While the flu surge may be over for Sharp Grossmont, Phillips believes that the array of strategies the hospital used to manage flu-related capacity issues can work for other hospitals, too. In particular, her advice to clinicians is to take appropriate steps to protect themselves.
“Providers need to know that this is a pretty nasty strain of flu, and they need to stay healthy so that they can continue to help take care of the community,” she explains. “You need to wear a mask.”
Also, consider added steps to protect patients. For instance, Sharp Grossmont has been offering hand sanitizer and a mask to everyone coming into the ED, Paradis notes.
“When you have these overwhelming volumes, patients are in close proximity to each other, and you have flu patients combined with non-flu patients,” she says. “I think trying to keep these groups segregated is helpful.”

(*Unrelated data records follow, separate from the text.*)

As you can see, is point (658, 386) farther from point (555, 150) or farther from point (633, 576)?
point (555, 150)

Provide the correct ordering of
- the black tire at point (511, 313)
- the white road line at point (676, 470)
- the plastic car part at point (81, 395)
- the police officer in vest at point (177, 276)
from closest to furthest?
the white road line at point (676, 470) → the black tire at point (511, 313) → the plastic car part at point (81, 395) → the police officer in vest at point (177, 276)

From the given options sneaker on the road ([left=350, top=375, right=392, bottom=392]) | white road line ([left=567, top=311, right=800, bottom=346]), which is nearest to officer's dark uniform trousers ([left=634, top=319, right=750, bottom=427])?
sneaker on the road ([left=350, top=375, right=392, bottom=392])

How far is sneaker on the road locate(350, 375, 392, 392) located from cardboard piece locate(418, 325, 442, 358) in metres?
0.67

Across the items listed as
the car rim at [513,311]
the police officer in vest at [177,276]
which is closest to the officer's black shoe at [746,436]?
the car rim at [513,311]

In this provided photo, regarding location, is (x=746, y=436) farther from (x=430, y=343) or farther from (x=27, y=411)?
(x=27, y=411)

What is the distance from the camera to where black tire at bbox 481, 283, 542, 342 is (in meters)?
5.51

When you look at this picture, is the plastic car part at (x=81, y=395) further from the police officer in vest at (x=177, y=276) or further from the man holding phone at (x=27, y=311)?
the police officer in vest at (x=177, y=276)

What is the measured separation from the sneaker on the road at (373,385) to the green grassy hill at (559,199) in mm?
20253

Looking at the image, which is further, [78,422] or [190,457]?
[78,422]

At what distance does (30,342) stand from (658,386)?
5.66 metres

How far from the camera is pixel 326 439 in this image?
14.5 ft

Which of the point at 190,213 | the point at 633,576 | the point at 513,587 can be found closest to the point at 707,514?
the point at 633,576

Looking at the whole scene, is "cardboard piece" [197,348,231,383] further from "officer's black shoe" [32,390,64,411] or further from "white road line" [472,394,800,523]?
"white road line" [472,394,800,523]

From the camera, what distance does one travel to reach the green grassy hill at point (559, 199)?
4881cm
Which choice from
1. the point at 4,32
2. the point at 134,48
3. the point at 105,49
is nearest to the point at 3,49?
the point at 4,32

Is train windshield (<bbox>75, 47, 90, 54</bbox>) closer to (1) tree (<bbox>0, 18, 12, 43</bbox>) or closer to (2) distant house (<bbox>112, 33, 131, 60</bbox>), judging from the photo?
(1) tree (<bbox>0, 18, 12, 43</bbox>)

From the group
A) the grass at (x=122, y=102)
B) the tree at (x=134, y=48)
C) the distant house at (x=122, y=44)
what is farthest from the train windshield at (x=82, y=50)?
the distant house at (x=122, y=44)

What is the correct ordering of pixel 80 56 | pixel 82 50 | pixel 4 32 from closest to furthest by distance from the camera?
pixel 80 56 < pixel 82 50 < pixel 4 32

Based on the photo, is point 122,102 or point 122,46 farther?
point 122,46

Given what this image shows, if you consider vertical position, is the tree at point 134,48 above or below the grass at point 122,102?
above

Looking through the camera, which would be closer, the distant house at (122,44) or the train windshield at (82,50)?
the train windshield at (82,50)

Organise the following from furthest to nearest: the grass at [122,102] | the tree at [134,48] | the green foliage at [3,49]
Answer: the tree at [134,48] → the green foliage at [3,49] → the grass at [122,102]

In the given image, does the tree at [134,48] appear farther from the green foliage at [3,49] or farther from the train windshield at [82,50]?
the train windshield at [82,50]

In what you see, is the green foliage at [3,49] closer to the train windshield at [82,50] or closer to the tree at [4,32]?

Working with the hospital communications team to keep the community well-informed about flu outbreaks can help manage both volume and patient expectations. For instance, Sharp Grossmont used newsletters, social media, and interviews with local news outlets to keep area residents informed about all aspects of the outbreak, including what a typical flu course involves, who is most at risk, when a visit to the ED is necessary, prevention tips, and what to expect when patients do present to the ED. Further, the hospital translated its flu-related messaging into multiple languages for diverse communities.
“We also had to educate about hospital visitors,” Phillips explains. “Children aged 12 and under were totally restricted. Also, if anyone had flu symptoms, they were not permitted to visit a patient in the hospital.”
If an ED is going to be busy with lower-acuity patients, opening additional treatment areas can work well in managing the volume, Paradis advises. She notes that the strategy worked well for Sharp Grossmont, first when staff set up a second rapid treatment area in the surge tent, and then later when they created a second treatment area within the main ED.
“We just replicated our accelerated care process,” she adds.
With flu widespread in every state except Hawaii, frontline providers have been busy this year trying to stay ahead of what is shaping up to be a robust flu season.